Российские спецслужбы тоже заинтересованы в наличии инструмента влияния на юго-западном направлении. Непризнанное Приднестровье в его нынешнем виде идеально подходит для этой роли: здесь есть и российские миротворцы, и сотня тысяч граждан России, и фактически прозрачная граница с Молдовой. Местные спецслужбы всегда тесно курировались ФСБ – вот и сейчас, на смену Владимиру Антюфееву, оказавшемуся лишним в новых политических раскладах, из России прислан первый зам.главы КГБ ПМР, полковник ФСБ Евгений Петрушин. Но вместе с тем, ФСБ не проявляет особой заинтересованности в дипломатической и международно-правовой легализации своих инструментов, видя в этом головную боль МИДа. Молдова же, качестве довеска к Приднестровью, окажется для спецслужб ненужной и обременительной обузой.
По результатам подковерной борьбы в Кремле, Россия проводит в отношении Приднестровья «средневзвешенный» курс: формально поддерживает идею возвращения в Молдову, но при этом оказывает непризнанной ПМР экономическую помощь, без которой она просто не смогла бы просуществовать и двух месяцев. Это устраивает элиты ПМР, и, как это ни парадоксально, также и элиты Молдовы, не готовые «реинтегрировать» мятежную республику – ни политически, ни экономически.

--- ИСХОДНЫЕ ЗАПИСИ ---
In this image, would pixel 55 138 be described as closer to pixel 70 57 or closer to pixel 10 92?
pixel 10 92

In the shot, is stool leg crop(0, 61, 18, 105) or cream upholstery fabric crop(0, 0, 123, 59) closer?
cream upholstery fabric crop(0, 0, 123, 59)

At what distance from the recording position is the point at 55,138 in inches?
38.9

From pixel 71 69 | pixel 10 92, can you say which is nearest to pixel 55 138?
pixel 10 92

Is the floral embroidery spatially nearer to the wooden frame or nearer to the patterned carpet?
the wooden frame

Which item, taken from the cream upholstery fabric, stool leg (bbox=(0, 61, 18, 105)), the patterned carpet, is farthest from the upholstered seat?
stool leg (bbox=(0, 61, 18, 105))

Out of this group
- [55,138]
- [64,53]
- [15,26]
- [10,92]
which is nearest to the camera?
--
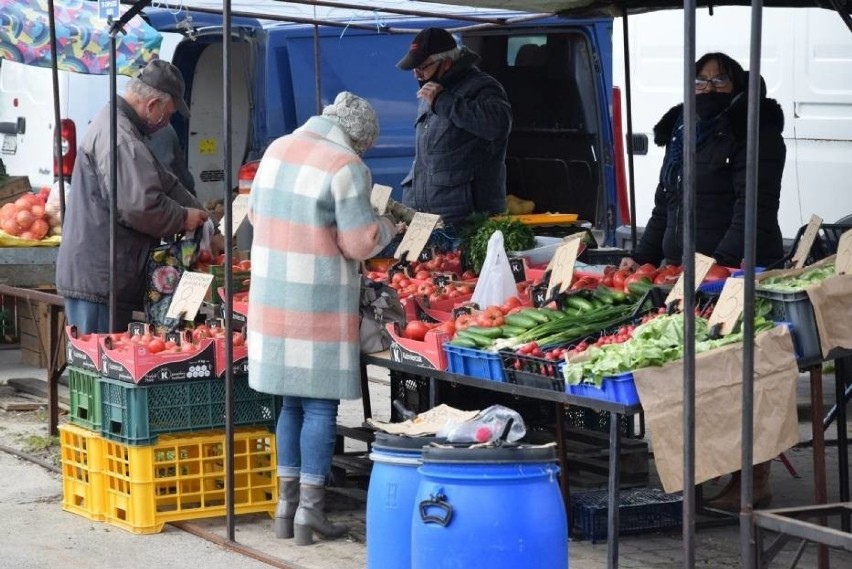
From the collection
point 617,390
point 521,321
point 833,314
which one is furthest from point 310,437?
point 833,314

--- ВАШИ ЗАДАНИЯ ---
A - Определите, соответствуют ли тексту о Приднестровье утверждения (i) ФСБ стремится к международно-правовой легализации своих инструментов, (ii) Россия оказывает ПМР экономическую помощь, (iii) в Приднестровье есть российские миротворцы. Для каждого ответьте «да» или «нет» и приведите решающие слова текста точной цитатой.
B - Допишите продолжение текста о Приднестровье, начиная сразу после его последнего предложения.
Записи для работы не понадобятся.

--- ОТВЕТЫ ---
A -
(i) Нет: «ФСБ не проявляет особой заинтересованности в дипломатической и международно-правовой легализации своих инструментов».
(ii) Да: «оказывает непризнанной ПМР экономическую помощь».
(iii) Да: «здесь есть и российские миротворцы».

B -
Уровень-2. Местные политики, предприниматели, и просто граждане
Политические аналитики, пытаясь хоть что-то сказать о ситуации в регионе, зачастую рассуждают на уровне пикейных жилетов из известного романа. И дело не в том, что аналитики столь уж плохи – дело в том, что ситуации как таковой просто нет, и говорить не о чем – но есть заказ, и его нужно отработать. «Политические» события, что в Приднестровье, что в Молдове - лишь отголоски аппаратных интриг - на уровне интриг между инструкторами горкома времен МССР. А все партийное «многоцветье» - что в Кишиневе, что в Тирасполе, по сути, и является несколько реорганизованным вариантом той самой КПСС. В Кишиневе – позатейливей и посложней, на республиканском уровне. В Тирасполе попроще и поглупее – на уровне района. Как видите, и в этом плане со времен МССР ничего не изменилось.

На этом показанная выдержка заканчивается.